I know that I sound exceptionally jaded but yesterday, I asked HR for a copy of my job description and my actual title so I could respond to an audit self-assessment. I’m still waiting. HR isn’t sure of my title and despite the fact that I continue to be paid, no one is sure of my job description, either. This sounds an awful lot like Conscious Incompetence to me.
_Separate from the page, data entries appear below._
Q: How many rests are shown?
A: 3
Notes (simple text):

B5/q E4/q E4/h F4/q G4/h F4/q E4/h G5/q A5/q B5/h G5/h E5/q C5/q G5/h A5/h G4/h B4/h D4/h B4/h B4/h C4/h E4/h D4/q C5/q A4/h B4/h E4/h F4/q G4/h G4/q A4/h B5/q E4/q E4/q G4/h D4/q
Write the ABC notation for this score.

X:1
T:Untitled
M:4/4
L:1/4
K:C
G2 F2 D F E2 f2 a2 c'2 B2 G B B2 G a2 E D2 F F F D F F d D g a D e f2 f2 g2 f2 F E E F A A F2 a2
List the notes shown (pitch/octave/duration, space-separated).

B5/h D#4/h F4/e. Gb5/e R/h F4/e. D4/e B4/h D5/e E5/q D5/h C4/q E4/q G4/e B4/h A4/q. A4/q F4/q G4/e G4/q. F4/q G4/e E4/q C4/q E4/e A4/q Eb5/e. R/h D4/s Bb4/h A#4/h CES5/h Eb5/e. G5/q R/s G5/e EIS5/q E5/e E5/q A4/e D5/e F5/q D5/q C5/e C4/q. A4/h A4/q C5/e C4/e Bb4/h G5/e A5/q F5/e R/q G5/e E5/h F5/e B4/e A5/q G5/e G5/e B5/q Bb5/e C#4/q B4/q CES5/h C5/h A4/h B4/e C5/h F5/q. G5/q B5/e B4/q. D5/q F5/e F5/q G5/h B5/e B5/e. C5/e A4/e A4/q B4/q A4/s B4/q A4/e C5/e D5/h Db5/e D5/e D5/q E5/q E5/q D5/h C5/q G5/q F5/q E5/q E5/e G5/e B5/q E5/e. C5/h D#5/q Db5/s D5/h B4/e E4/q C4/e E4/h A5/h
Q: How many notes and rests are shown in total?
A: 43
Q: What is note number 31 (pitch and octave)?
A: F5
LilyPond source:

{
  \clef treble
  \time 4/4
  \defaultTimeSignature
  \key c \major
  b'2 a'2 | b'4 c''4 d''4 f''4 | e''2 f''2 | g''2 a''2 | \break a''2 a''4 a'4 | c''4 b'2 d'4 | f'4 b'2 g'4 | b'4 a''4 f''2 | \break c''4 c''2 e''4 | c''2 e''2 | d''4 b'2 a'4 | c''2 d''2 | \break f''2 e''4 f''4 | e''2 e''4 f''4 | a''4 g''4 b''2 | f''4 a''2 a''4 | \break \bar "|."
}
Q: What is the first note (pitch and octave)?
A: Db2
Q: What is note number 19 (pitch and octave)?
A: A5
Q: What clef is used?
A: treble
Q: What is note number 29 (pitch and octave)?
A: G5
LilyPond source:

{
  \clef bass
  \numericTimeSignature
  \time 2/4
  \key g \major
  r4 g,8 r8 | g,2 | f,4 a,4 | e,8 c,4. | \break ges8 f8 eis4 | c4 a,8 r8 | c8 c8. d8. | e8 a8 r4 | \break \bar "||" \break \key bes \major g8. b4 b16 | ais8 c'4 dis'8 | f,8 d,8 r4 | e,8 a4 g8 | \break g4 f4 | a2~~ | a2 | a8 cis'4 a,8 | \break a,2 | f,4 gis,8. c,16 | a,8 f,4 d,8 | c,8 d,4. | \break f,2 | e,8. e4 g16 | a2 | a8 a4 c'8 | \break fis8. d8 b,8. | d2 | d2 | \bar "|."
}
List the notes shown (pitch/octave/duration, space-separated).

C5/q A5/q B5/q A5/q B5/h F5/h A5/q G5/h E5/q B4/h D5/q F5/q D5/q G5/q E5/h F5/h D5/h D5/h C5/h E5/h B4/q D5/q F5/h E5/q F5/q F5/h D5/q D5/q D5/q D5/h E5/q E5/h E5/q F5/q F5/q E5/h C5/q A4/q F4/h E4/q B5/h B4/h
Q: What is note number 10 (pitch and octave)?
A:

As long as Sunday lasts (ten)

On the tenth day of the New Year, shortly after midnight it started to rain. It rained and rained, and when we woke at seven it was still raining. The rain ticked against the windows and the wind gained intensity and at daybreak, the rain turned to sleet and snow.

  
There was nothing for it except to light a fire and relax all day, after Miss L had pancakes and strawberries and the birds were fed. 

  
I still have Christmas decorations to put away and laundry to do, and the breakfast dishes pined in the sink, but I have the new Philippa Gregory and so as long as the wind blows and Sunday lasts, I can’t be bothered. 

Nine 

Still typing with my thumbs. It’s nice that I am shelling out money every month and paid additional money today for Internet and cable television, neither of which I can access. I hate to think that a new,unbudgeted laptop is in the cards but I think it’s time. 😦

On the upside, Miss L got a haircut today, and we ran errands and ate Swedish Fish and had lunch at Qdoba (“their tacos are quite excellent.”) We bellowed along with Adele. We stopped at the library in our shirtsleeves, because after pouring rain all night, the temps climbed near 50 today and people were using all sorts of unseasonable transportation to get around. 

  
The library was unexpectedly hosting a craft – coloring paper sacks to fill with treats as a “thank you” for the police, firefighters, and EMTs who worked over the holidays to keep us safe. 

  
We like a good library craft and if it includes gratitude, we’re in.